I thought of the inmates whose lives I could touch – perhaps giving comfort to people feeling despair.
I noticed that although I was feeling stressed, I had a surprising sense of calm and acceptance. A sense that I was serving my punishment and that I deserved it, even if I knew that prison would not help me in my process of reform.
A man unlocked the cell’s gate and handcuffed my wrist to his. I guessed that it was time for me to be taken to prison. “How do you travel to prison?”, I wondered. He led me along the corridor, back upstairs and into a van. The vehicle contained 14 tiny cells, seven off each side of a narrow corridor. Inside my cell was a seat and seatbelt, and a neat little arrangement of packages: sandwiches, a packet of crisps, a chocolate bar and a tub of water. It looked bizarrely cute.

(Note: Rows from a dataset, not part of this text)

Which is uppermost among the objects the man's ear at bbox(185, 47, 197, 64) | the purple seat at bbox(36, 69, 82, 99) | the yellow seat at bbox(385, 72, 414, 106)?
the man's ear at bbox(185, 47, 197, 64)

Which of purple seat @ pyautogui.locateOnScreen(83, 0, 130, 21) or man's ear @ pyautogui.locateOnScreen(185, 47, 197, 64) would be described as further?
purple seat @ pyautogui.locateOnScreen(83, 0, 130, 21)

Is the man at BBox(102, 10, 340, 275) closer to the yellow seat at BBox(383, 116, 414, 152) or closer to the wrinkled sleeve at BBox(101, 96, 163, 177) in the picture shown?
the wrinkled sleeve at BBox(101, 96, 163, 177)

Voices shouted at me from cells opposite and around me: “You look like a paedo”…“Are you a beast?”. I allowed these messages to wash over and off me and did not feel particularly upset by them.
I thought of the people in my social work group who have committed offences against children, and I found myself feeling protected of them. Although I have not been cursed with their sexuality I wanted to defend their dignity as human beings. As the shouts continued it felt to me that to deny the accusations being shouted at me would be to betray my group-mates. And so I remained silent. Instead I looked out of a small square red-tinted window…watching the city go past, red-hued and untouchable, like a creepy scene in some bizarre horror film. Beyond the shouts, all I could hear was the hum of the engine, rising and falling.